Propagating African Violets

Winter Months A Time to Expand Collection

BY BEN BATZER

During winter months, when the weather outside is most dreary, many of us dedicate more attention to our indoor gardens. Because we have more time to spare now, the winter months are profitable times to expand our collection of indoor plants through propagation. African violets lend themselves easily to propagation. They are most frequently propagated through crown division or petiole cuttings. While we often describe violet propagation in terms of leaf cuttings, this is not quite accurate, since roots and new plants develop from the exposed tissue of the petiole rather than the leaf itself.

Diagram of a leaf with "leaf" and "petiole" indicated.

I have a particular appreciation for African violets, which bloom consistently all winter, whether they grow under lights or on the windowsill. To propagate violets through petiole/leaf cuttings, use a sharp knife to cut a young leaf from the center of a mature plant. Do not break or tear the petiole, since damaged tissue is more likely to rot. Using the same sharp blade, cut the petiole so its length is around two inches. Fill a small pot with moist, sandy soil and tamp down lightly. I prefer to use a potting mix of equal parts sand, perlite, and peat- based soilless medium. Push the petiole into the soil until it is deep enough to hold the leaf upright in the pot. If propagating the same variety, I often place several leaves together to save space.

Moisten the soil lightly and slip the pot into a Ziploc bag. The bag will create a humid environment so the leaves won’t wilt while forming roots. If you have working grow-lights, place the bagged pot along the edge of the shelves. A bright window- sill will also work well. In two to three months, young plants will emerge alongside the petioles.

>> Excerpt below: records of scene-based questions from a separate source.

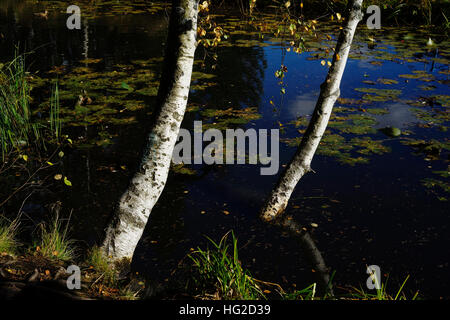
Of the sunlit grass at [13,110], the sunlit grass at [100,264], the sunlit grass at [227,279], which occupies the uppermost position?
the sunlit grass at [13,110]

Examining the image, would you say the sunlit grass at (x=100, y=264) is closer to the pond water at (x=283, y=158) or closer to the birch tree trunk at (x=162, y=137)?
the birch tree trunk at (x=162, y=137)

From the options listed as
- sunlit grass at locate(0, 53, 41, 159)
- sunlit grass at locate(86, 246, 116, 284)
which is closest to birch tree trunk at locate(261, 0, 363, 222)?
sunlit grass at locate(86, 246, 116, 284)

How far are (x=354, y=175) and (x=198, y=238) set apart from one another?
7.94 ft

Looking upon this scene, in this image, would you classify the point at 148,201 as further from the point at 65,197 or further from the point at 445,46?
the point at 445,46

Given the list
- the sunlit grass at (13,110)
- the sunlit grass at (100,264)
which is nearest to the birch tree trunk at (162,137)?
the sunlit grass at (100,264)

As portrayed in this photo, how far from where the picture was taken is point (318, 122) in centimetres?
445

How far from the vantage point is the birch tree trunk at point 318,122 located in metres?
4.16

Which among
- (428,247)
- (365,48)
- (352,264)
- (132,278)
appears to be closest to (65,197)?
(132,278)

When the young plants have dime-sized leaves, shake the plants out of the pot. Using your fingers, gently pull the young plants away from the mother leaves. Some plants will come away with roots while others while come away with no roots. I usually plant both kinds of plantlets; even rootless sprouts will soon form sturdy roots of their own. Three-inch pots are the most suitable size for these young plants. I again use the propagating mix as my soil medium.

At this point, the young plants can be grown like their mature counterparts. Water when the top of the potting mix begins to feel dry and provide bright light. I do not use special fertilizer for violets. Rather, I use the same fertilizing regime for all houseplants: one week a diluted balance (14-12-14) and the next week a diluted fish/seaweed emulsion. As the young plants grow larger, pot them up one size at a time. I use shallow pans, bonsai bowls, or azalea pots because violets develop wide and shallow root systems. I often have blooming plants six to nine months from taking petiole cuttings!